By backpedalling on its own use of fridging, “Deadpool 2” attempts to use Vanessa’s death to develop and motivate Wade while at the same time avoiding any backlash by seemingly resurrecting her in the end. This strategy doesn’t appear to have worked out entirely, considering articles like one on The Mary Sue criticizing the incident still as a definitive case of “fridging,” but it was still an attempt all the same.
Even films that haven’t come out yet are possibly engaging in this brand of “fridging.” “Avengers: Infinity War,” another fairly new film, “fridged” Gamora by having Thanos, her supposed ‘father figure’ and abuser, kill her in order to gain the Soul Stone from sacrificing the one thing he ‘loves’ most.
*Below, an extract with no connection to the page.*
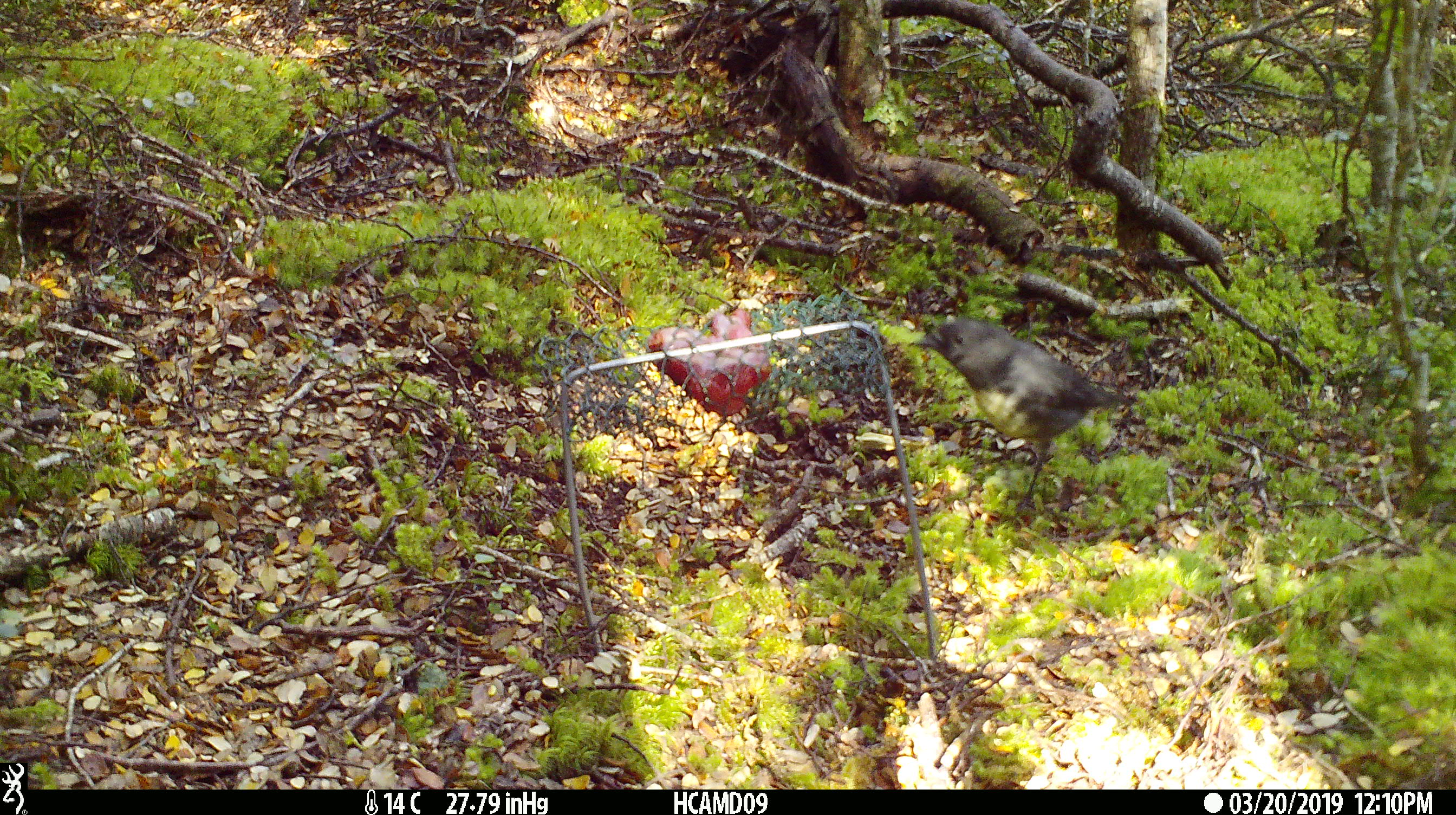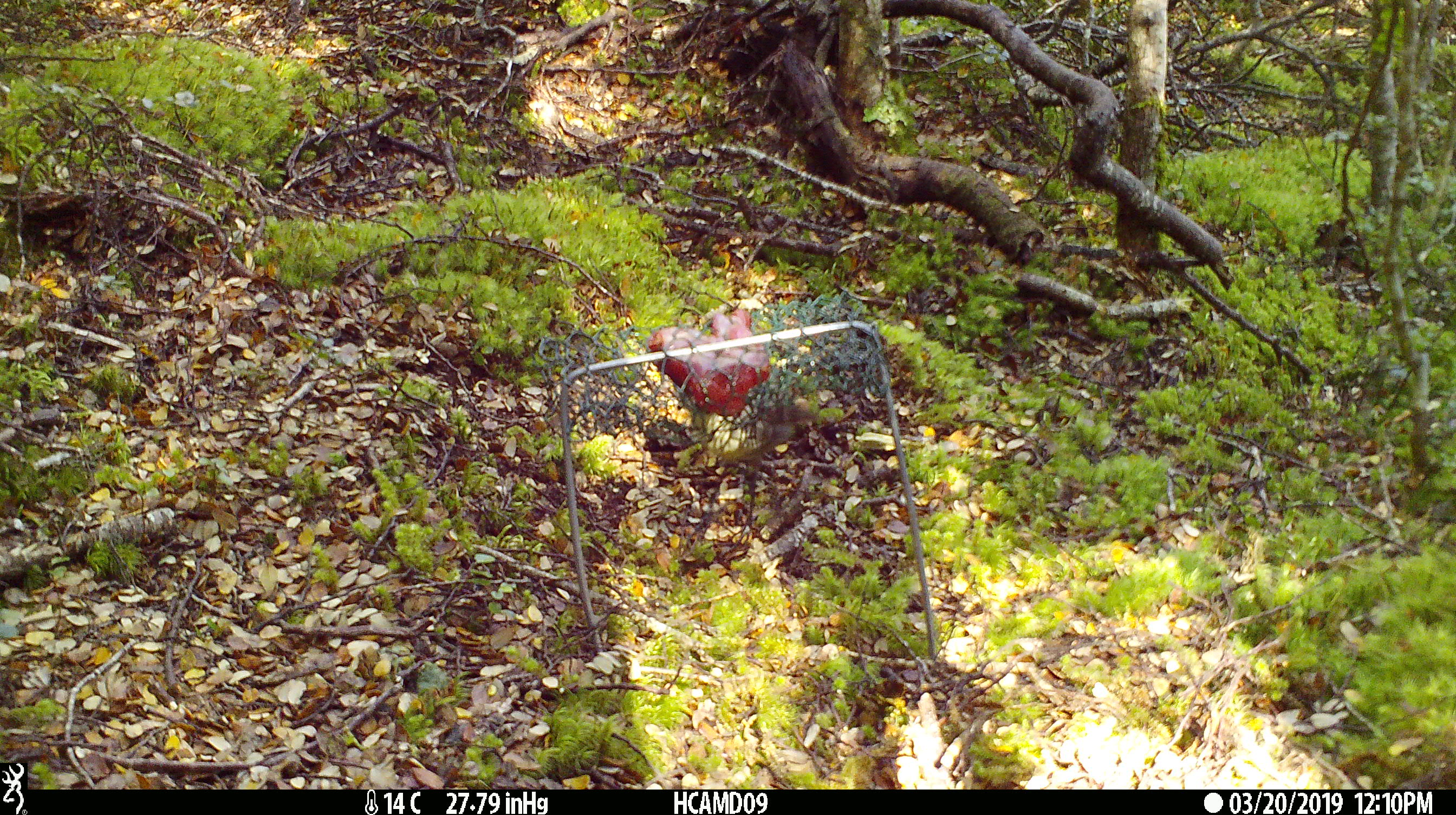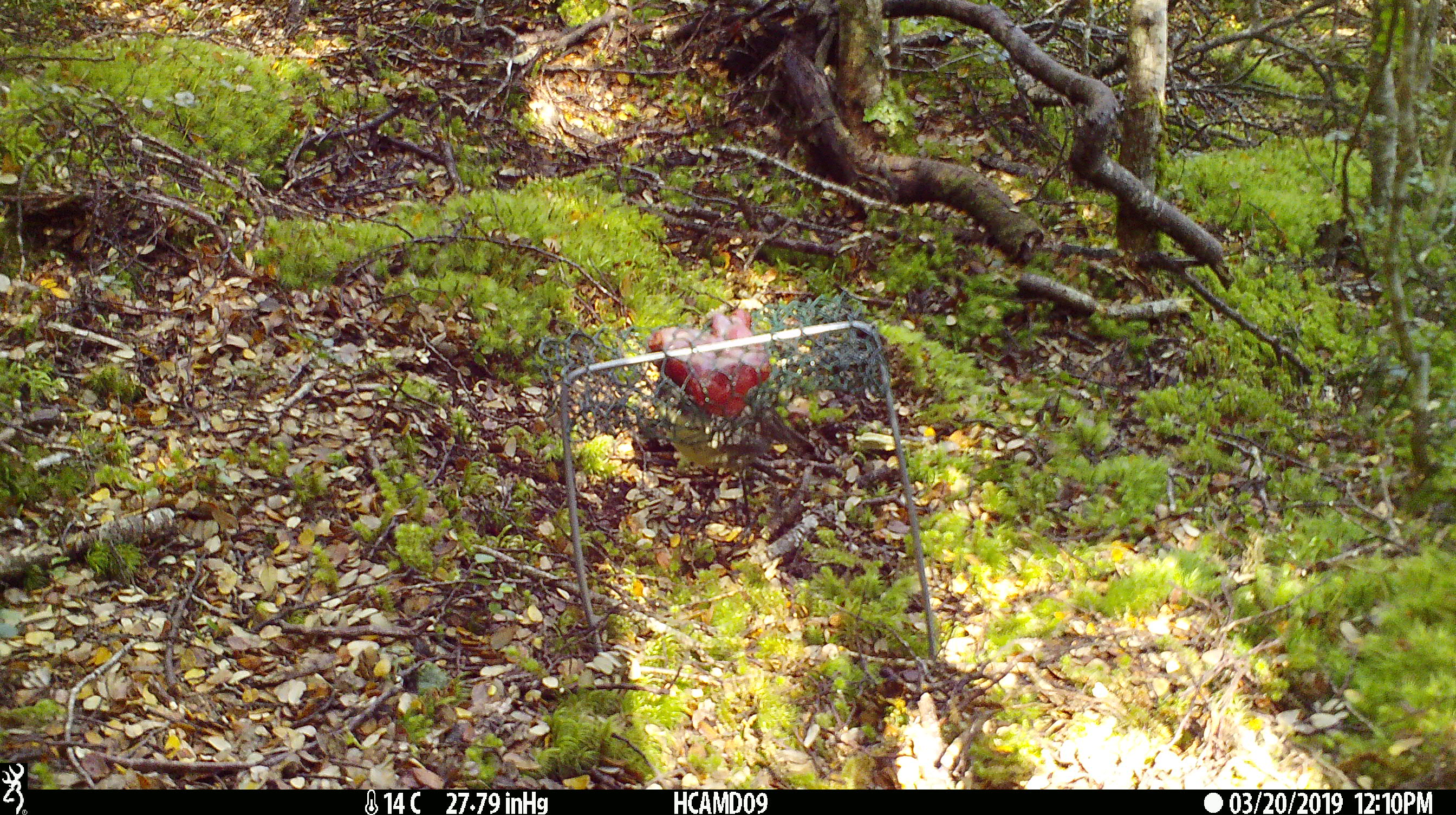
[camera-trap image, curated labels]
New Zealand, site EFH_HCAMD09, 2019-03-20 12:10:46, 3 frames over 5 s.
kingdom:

This was implemented as a plot device and character motivation for both Thanos and Peter Quill, Gamora’s love interest, so that both are consumed with grief and Quill can get mad enough to wreck the plan that would have stopped Thanos from succeeding. The implications that Thanos, who abducted and abused Gamora for most of her life, truly ‘loved’ her are a troubling enough aspect of the movie even beyond the “fridging.”
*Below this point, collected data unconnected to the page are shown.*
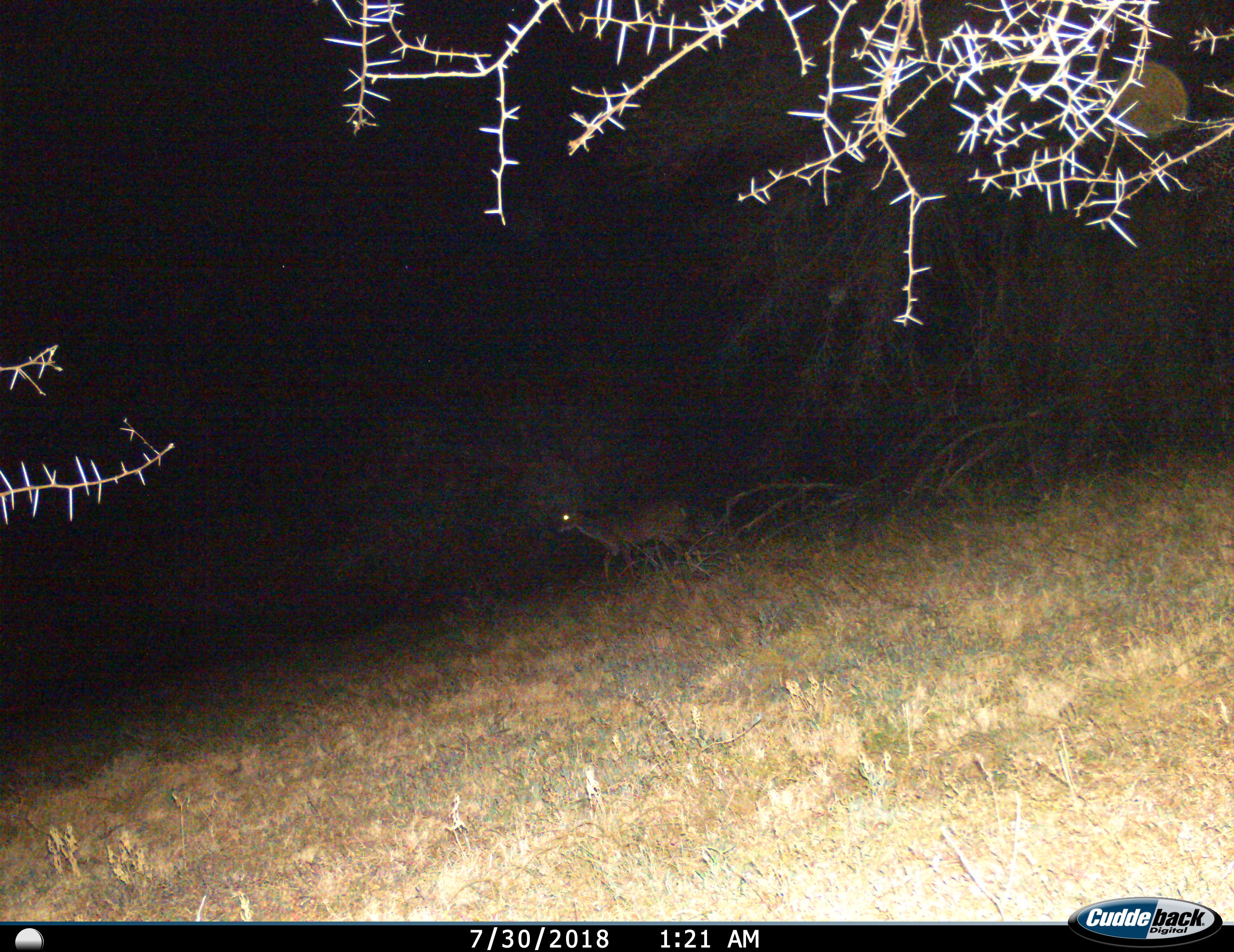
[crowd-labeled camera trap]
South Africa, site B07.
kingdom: Animalia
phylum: Chordata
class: Mammalia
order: Artiodactyla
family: Bovidae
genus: Tragelaphus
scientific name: Tragelaphus strepsiceros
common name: greater kudu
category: kudu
Kudu (greater kudu) (Tragelaphus strepsiceros), count 1. Behavior (volunteer vote fractions): standing 0%, resting 0%, moving 100%, interacting 0%. Young present (vote fraction): 0%. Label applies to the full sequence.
While Gamora was not brought back to life in the film, fans and theorists have tried to justify the “fridging” by believing that the sequel to “Infinity War” will resurrect her. Some of the most popular proposed methods are that Gamora is actually the Soul Stone or residing within it herself, or that the Time Stone will be used to go back in time to bring her and other characters back to life. If these or other theories regarding Gamora’s “defridging” turn out to be true, this, like the “Deadpool 2” incident, would feel like the movie studios are trying to “have their cake and eat it too.” They want that death and turmoil for their male characters while escaping trouble for the “fridging” by making it appear like it never really happened.
But it did. They both did. In classic “fridging” terms, each recent example fits the mold. These female characters were killed to advance the stories of their surrounding male characters, whether they get brought back to life eventually or not. Given comic book films like “Thor: Ragnarok,” “Black Panther,” “Wonder Woman,” and the upcoming “Captain Marvel,” let’s hope that this trend does not move forward further but instead moves away from the notion that female pain and death is a deep and inspirational plot contrivance.